In this study, we predicted various photocatalytic properties of MOFs, thereby assessing whether a given material has the right band alignments for water splitting and absorbs visible light. We used the elemental composition of the MOF's linker and metal node to represent the material. The fine-tuned LLMs could successfully predict the various properties with accuracies higher than 90%.

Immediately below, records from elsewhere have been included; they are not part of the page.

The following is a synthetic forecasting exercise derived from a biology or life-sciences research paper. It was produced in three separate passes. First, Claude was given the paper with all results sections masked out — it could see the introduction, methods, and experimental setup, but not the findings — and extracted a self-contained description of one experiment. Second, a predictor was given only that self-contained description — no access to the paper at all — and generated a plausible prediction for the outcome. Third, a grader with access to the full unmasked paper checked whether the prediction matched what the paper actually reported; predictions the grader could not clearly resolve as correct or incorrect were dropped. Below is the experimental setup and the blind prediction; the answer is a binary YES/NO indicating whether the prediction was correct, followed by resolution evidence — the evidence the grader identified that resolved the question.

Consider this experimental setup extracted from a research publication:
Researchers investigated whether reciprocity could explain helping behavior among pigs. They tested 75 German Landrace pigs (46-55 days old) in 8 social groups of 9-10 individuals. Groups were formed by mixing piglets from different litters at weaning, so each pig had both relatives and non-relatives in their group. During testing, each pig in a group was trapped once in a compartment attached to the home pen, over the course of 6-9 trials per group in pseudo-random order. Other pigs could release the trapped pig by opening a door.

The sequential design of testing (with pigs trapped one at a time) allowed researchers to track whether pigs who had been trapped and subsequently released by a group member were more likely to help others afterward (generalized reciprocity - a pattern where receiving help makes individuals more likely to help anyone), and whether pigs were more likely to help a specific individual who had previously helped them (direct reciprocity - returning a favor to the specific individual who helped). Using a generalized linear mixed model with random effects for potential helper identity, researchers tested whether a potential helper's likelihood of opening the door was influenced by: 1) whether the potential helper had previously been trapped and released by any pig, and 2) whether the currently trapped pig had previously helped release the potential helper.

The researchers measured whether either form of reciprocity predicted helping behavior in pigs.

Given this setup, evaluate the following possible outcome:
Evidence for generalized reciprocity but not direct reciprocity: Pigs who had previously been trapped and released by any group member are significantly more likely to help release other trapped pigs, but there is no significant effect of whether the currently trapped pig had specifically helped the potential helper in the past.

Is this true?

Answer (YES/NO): NO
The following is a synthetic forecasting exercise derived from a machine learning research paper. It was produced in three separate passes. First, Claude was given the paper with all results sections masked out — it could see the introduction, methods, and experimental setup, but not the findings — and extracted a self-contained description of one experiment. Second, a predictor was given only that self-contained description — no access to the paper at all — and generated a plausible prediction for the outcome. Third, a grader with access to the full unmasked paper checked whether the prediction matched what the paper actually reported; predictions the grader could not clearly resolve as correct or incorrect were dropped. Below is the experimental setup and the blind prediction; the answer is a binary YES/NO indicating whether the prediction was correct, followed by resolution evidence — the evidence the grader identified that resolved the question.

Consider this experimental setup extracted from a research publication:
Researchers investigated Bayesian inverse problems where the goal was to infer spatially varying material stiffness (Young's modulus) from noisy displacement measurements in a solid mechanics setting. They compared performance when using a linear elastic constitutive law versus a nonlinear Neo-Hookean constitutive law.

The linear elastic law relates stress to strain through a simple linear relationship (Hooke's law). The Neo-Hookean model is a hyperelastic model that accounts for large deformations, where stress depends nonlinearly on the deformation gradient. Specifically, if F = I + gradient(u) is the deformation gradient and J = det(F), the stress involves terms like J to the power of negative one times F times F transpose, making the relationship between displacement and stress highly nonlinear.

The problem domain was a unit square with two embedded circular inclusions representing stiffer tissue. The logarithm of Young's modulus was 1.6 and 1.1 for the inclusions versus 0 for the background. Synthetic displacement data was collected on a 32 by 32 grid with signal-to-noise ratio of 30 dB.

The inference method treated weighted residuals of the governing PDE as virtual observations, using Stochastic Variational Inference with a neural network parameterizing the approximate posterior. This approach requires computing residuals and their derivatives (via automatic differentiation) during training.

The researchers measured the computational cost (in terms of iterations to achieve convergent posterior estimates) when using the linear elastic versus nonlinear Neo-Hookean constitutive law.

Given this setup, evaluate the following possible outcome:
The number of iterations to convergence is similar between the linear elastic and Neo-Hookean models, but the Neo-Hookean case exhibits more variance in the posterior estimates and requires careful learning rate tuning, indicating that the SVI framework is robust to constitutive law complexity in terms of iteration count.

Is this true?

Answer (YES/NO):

This quantity issue is reflected in the provided dataset, which has only 25 different reaction conditions. Taking a yield of 20% as the success threshold could create a fairly balanced dataset. After training for just ten epochs on a training set size of 20 examples, the fine-tuned models could not recognize the prompt/completion structure and thus failed to output a meaningful prediction. Using a training set size of 20 and increasing the number of epochs to 50 leads to the expected binary responses, i.e., 0 or 1, with an average accuracy of 89% (GPT-J).
Fig. 2 shows an overview of the results of the case studies on Reactions and synthesis.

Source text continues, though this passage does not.